### EXERCISE AIM:
From the passage below about Mr. Riegel's manuscript, list every factor that the passage says might lend the book to a different kind of treatment.

### GIVEN TEXT:

◇ ◇ ◇ ◇ ◇ ◇ ◇

As a result of its mention in Harry Browne's book, a flurry of mail orders came in which threatened to put The New Approach to Freedom out of print. I decided to reprint it, and this seemed a good time to look into Mr. Riegel's papers to see if there might be some other material that should be included in the new printing. I began by sorting what correspondence had survived and arranging it chronologically, and reading it. I became completely absorbed. Toward the last years, there began to be mention in his letters of a book-length manuscript, Flight from Inflation. I tried to finish the correspondence in the orderly fashion I had started out, but gave it up and plunged into the other papers to see if the manuscript would be there. It was. I read it through with mounting excitement, sometimes having to get up and walk around to work off superfluous energy so that I could go on reading. Except for the statistical data and illustrations, the book was not in the least dated, Not only was it not hurt for having lain undiscovered for twenty years, but in the light of world events, its relevance was more immediate now than when it had been written. I determined to bring it into print.

Could it be a commercial success? Perhaps not. How could one promote a book that was more than twenty years old and written by an unknown author who was no longer around to be interviewed and do all of the endless things that go into a successful book promotion? On the other hand, the sheer human interest and the factual circumstances, together with the substance of the book, might lend itself to a different kind of treatment. Here was a man who had devoted his life idealistically to understanding money, although he never had any of it nor any interest in acquiring it—a man who had died, alone and old, in a cold-water flat in New York City, working painfully to the end to complete a manuscript which then lay unsuspected for more than twenty years until it was timely for it to be discovered. An unmailed letter from the last months discloses how he had worked painfully, trying to hit the right keys of his old typewriter and unable to make corrections because he could not control his shaking hands to make legible pencil marks on the paper.

◇ ◇ ◇ ◇ ◇ ◇ ◇

### COLLECTED MATERIAL:
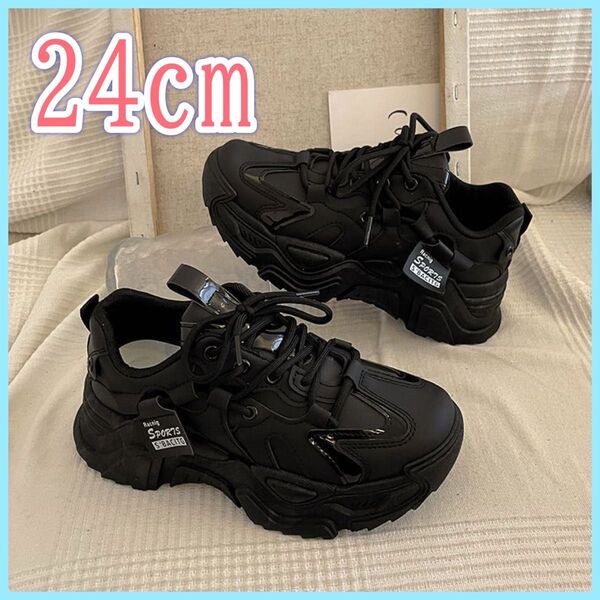24cm ブラック 厚底スニーカー 靴 ダッドシューズ 厚底 レディース 脚長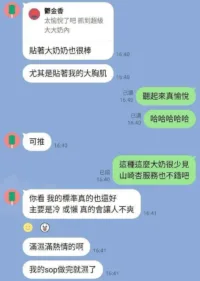 台中外送茶-山崎杏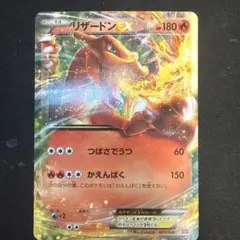 2026年最新】リザードンex mmbの人気アイテム - メルカリ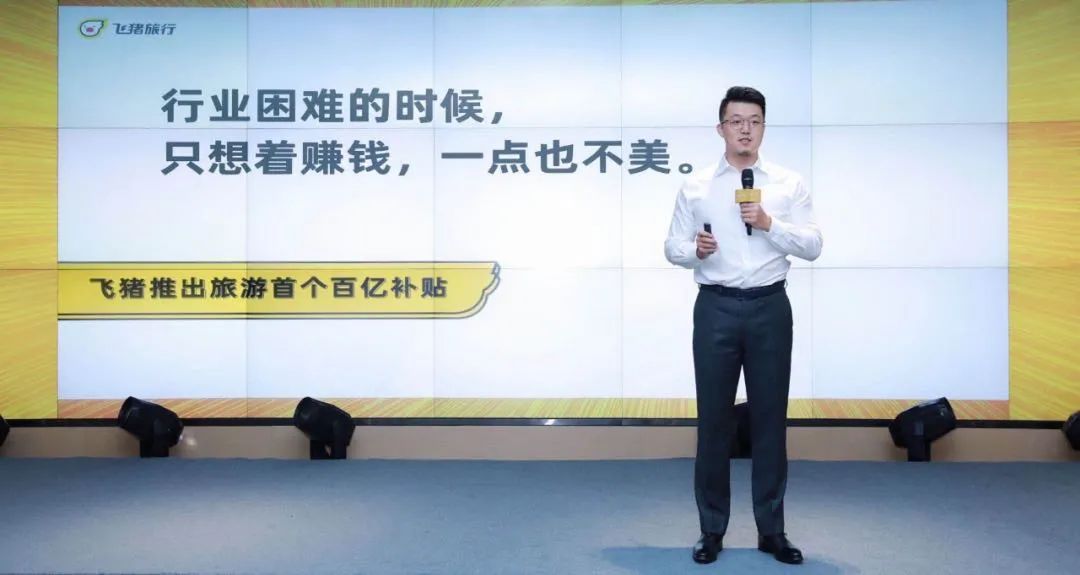 众信旅游引阿里入股,众信旅游与阿里合作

◇ ◇ ◇ ◇ ◇ ◇ ◇

### EXERCISE RESPONSE:
- The sheer human interest
- The factual circumstances
- The substance of the book